[Saved entries]

—————

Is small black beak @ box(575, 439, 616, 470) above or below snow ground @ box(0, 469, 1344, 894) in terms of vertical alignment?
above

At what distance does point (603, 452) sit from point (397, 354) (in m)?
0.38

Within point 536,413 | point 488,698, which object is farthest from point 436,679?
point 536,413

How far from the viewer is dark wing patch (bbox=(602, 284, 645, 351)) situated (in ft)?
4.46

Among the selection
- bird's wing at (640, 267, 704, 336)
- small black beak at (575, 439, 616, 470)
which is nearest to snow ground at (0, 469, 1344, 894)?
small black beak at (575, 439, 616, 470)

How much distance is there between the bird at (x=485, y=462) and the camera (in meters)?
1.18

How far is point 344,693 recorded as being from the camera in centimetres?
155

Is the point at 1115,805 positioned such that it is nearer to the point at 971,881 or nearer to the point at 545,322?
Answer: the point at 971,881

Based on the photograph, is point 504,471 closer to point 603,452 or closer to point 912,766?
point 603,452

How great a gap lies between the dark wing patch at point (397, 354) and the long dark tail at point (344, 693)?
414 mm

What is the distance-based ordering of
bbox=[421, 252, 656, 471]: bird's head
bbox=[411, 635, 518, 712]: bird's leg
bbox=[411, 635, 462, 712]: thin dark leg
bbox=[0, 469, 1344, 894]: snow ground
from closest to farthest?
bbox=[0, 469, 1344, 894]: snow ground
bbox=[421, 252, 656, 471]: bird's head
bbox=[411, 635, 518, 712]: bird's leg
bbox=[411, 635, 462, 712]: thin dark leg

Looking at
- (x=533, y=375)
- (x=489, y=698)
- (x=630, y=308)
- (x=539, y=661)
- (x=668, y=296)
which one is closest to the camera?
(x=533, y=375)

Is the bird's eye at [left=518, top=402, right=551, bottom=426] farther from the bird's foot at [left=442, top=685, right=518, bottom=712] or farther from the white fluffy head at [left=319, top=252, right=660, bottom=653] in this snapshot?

—————

Work to be completed: Put each line of the records above into a JSON list of strings, one string per line, and leave out the blank lines.

Problem solution:
[
  "Is small black beak @ box(575, 439, 616, 470) above or below snow ground @ box(0, 469, 1344, 894) in terms of vertical alignment?",
  "above",
  "At what distance does point (603, 452) sit from point (397, 354) (in m)?",
  "0.38",
  "Within point 536,413 | point 488,698, which object is farthest from point 436,679?",
  "point 536,413",
  "How far from the viewer is dark wing patch (bbox=(602, 284, 645, 351)) situated (in ft)?",
  "4.46",
  "Among the selection",
  "- bird's wing at (640, 267, 704, 336)",
  "- small black beak at (575, 439, 616, 470)",
  "which is nearest to snow ground at (0, 469, 1344, 894)?",
  "small black beak at (575, 439, 616, 470)",
  "How much distance is there between the bird at (x=485, y=462) and the camera (in meters)?",
  "1.18",
  "How far is point 344,693 recorded as being from the camera in centimetres?",
  "155",
  "Is the point at 1115,805 positioned such that it is nearer to the point at 971,881 or nearer to the point at 545,322?",
  "Answer: the point at 971,881",
  "Based on the photograph, is point 504,471 closer to point 603,452 or closer to point 912,766?",
  "point 603,452",
  "How great a gap lies between the dark wing patch at point (397, 354) and the long dark tail at point (344, 693)?",
  "414 mm",
  "What is the distance-based ordering of",
  "bbox=[421, 252, 656, 471]: bird's head",
  "bbox=[411, 635, 518, 712]: bird's leg",
  "bbox=[411, 635, 462, 712]: thin dark leg",
  "bbox=[0, 469, 1344, 894]: snow ground",
  "from closest to farthest?",
  "bbox=[0, 469, 1344, 894]: snow ground",
  "bbox=[421, 252, 656, 471]: bird's head",
  "bbox=[411, 635, 518, 712]: bird's leg",
  "bbox=[411, 635, 462, 712]: thin dark leg",
  "Looking at",
  "- (x=533, y=375)",
  "- (x=489, y=698)",
  "- (x=630, y=308)",
  "- (x=539, y=661)",
  "- (x=668, y=296)",
  "which one is closest to the camera?",
  "(x=533, y=375)",
  "Is the bird's eye at [left=518, top=402, right=551, bottom=426] farther from the bird's foot at [left=442, top=685, right=518, bottom=712] or farther from the white fluffy head at [left=319, top=252, right=660, bottom=653] in this snapshot?"
]